[Provided passage start]
I'm running a PCA over a data set of $N \times p$ size ($N\approx 1000$ being the number of measurements and $p\approx 200$ being the number of dimensions/predictors).

I expect many of the predictors to be correlated and that the dimensions can consequently be reduced. I can even drop some columns that are linearly dependent with respect to the others.

When I run the PCA I find that $\sim 50\%$ of the variance can be explained by the first 5 PCs, suggesting that the predictors can actually be grouped.

But I am concerned about the smallness of the correlation matrix ($R$) determinant, which is $\det(R) \approx 10^{-100}$ or a ridiculous number like that.

Do the results make sense with such a small number?

Moreover, I see that the PCA results change (a lot!) if I round the input numbers to drop non-relevant digits, like the 10th digit or so. I think this is linked with the fact we are working with such a small determinant.

Since a small determinant in R indicates that there are redundant dimensions, I would say that the PCA is the way to go to reduce them. Nevertheless, does it make sense to run a PCA with such a small determinant? If not, what is the best way to reduce the dimensionality of the problem?
[Provided passage end]
[Dataset extract start]
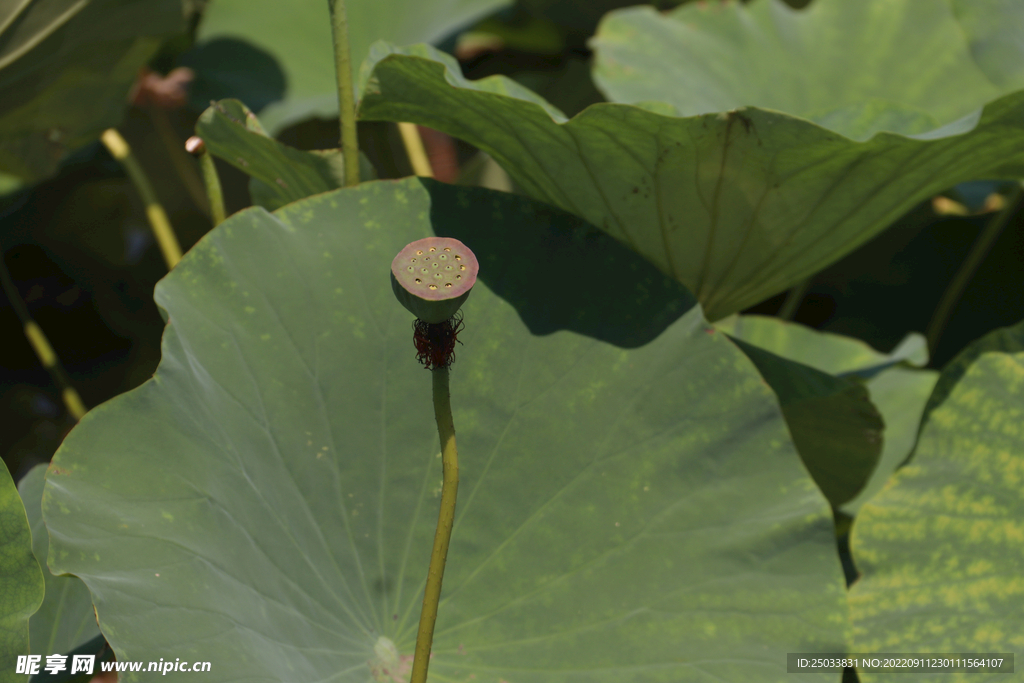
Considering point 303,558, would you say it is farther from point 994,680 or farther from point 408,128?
point 408,128

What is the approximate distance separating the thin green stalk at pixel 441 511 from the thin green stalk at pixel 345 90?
0.43 m

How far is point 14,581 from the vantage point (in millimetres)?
625

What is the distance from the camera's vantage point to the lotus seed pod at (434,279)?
493 mm

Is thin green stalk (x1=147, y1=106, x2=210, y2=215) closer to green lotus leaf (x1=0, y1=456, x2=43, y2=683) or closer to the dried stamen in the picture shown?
green lotus leaf (x1=0, y1=456, x2=43, y2=683)

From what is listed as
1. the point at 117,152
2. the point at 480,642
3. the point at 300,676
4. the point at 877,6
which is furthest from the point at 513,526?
the point at 877,6

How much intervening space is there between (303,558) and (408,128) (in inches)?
39.7

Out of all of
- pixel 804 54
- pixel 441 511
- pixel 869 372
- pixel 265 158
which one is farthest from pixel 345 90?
pixel 804 54

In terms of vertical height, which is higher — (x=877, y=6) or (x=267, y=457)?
(x=267, y=457)

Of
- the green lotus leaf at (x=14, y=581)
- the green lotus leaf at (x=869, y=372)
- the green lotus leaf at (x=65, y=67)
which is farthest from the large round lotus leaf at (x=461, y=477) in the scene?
the green lotus leaf at (x=65, y=67)

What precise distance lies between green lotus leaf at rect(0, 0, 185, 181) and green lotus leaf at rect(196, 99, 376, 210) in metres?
0.39

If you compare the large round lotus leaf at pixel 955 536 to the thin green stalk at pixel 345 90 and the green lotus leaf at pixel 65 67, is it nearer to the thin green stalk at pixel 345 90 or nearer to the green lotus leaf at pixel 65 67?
the thin green stalk at pixel 345 90

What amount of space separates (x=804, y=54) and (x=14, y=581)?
5.21ft

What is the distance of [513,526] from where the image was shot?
81 centimetres

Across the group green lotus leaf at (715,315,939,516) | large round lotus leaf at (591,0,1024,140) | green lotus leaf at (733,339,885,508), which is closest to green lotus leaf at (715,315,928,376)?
green lotus leaf at (715,315,939,516)
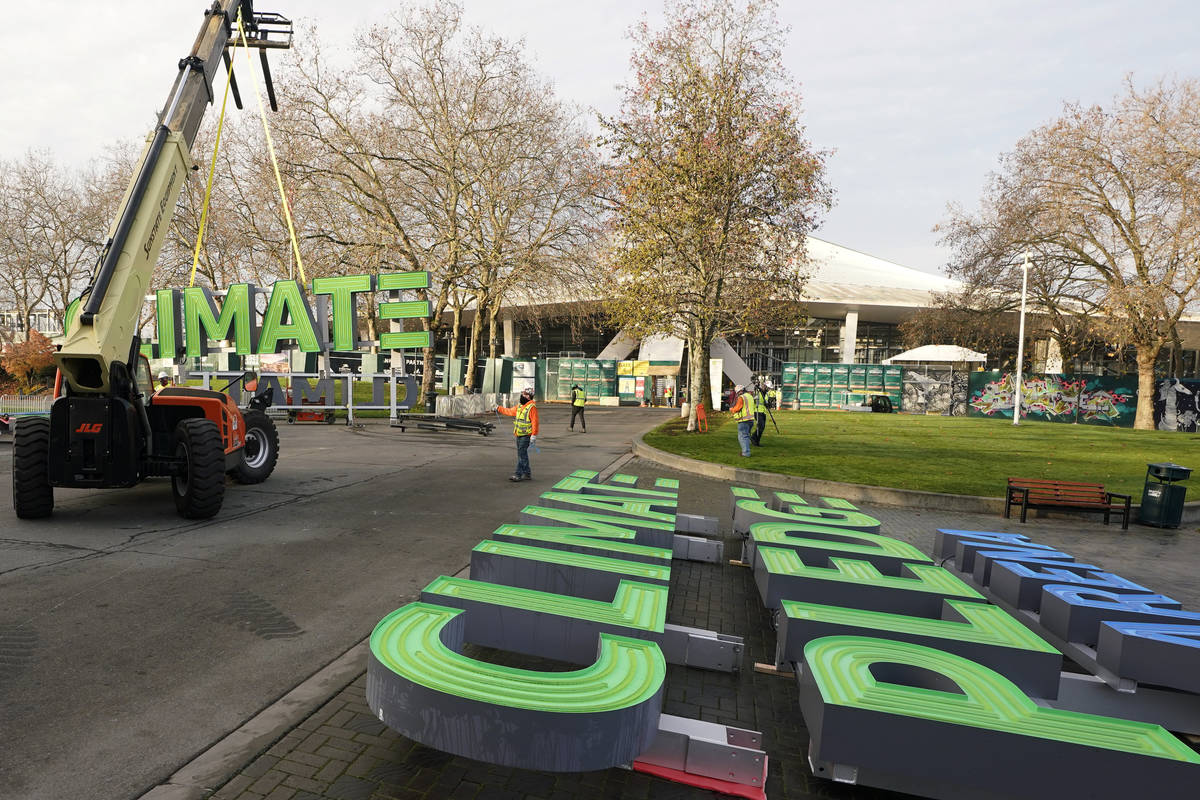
[Dataset extract end]
:: Goal ::
Reproduce word for word the entire post about running PCA with a near-zero correlation matrix determinant. None of the items matter here.

:: Response ::
I'm running a PCA over a data set of $N \times p$ size ($N\approx 1000$ being the number of measurements and $p\approx 200$ being the number of dimensions/predictors).

I expect many of the predictors to be correlated and that the dimensions can consequently be reduced. I can even drop some columns that are linearly dependent with respect to the others.

When I run the PCA I find that $\sim 50\%$ of the variance can be explained by the first 5 PCs, suggesting that the predictors can actually be grouped.

But I am concerned about the smallness of the correlation matrix ($R$) determinant, which is $\det(R) \approx 10^{-100}$ or a ridiculous number like that.

Do the results make sense with such a small number?

Moreover, I see that the PCA results change (a lot!) if I round the input numbers to drop non-relevant digits, like the 10th digit or so. I think this is linked with the fact we are working with such a small determinant.

Since a small determinant in R indicates that there are redundant dimensions, I would say that the PCA is the way to go to reduce them. Nevertheless, does it make sense to run a PCA with such a small determinant? If not, what is the best way to reduce the dimensionality of the problem?